資金繰り支援では、日本政策金融公庫や商工組合中央金庫などの政府系金融機関が低利融資を実施。また、国際協力銀行(JBIC)が企業の海外事業を後押しする「海外展開支援融資ファシリティ」の実施期限を平成30年6月末まで2年間延長する。
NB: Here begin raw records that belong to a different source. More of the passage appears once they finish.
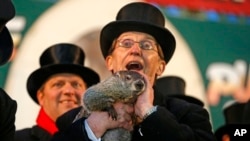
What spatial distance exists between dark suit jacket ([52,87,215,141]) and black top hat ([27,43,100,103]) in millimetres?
1552

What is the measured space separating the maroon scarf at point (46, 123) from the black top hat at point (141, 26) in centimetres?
102

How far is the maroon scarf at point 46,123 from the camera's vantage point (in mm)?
4812

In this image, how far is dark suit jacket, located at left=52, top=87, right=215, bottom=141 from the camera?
3.32 m

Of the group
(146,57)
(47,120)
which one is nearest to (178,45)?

中小企業の経営力強化や生産性の向上については、IT関連の投資や新商品・サービスの開発に補助金を出すなどの支援を行う。賃金を底上げした事業者に対する設備投資の助成金も拡充する方針だ。このほか大企業との間で不公正な取引が行われないよう、下請法の運用も強化する。
地方創生・防災
安倍晋三政権の看板政策である地方創生も主要テーマの一つとなる。地域経済の活性化に向けた地方自治体の取り組みを支援する「地方創生推進交付金」を拡充するほか、鉄道立体交差化やバリアフリー化、無電柱化など生活密着型の社会資本整備を推進する。さらに、空き家を交流施設などに改修する際の支援や、建設業の担い手を確保・育成する施策も盛り込んだ。
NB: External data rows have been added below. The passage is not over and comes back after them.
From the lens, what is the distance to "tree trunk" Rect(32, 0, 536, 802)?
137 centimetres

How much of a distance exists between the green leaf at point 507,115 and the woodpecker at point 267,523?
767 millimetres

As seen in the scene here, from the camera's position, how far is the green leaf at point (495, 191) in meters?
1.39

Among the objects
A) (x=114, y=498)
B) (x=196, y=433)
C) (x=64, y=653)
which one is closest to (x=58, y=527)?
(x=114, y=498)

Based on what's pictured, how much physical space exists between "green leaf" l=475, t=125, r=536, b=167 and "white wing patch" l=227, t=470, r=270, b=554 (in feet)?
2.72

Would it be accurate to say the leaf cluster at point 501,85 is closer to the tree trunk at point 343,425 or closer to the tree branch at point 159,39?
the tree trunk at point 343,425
熊本地震や東日本大震災からの復旧・復興も大きな柱だ。熊本地震関連では、災害公営住宅の建設を急ぐとともに、道路や施設の復旧を着実に進める。被災自治体を対象とする復興基金も創設する。東日本大震災の復興に向けては、復興道路などの整備や東北の観光振興を推進する。
また災害対応も強化し、避難所となる庁舎の防災機能の向上や、防災情報の伝達体制の整備などにも取り組む。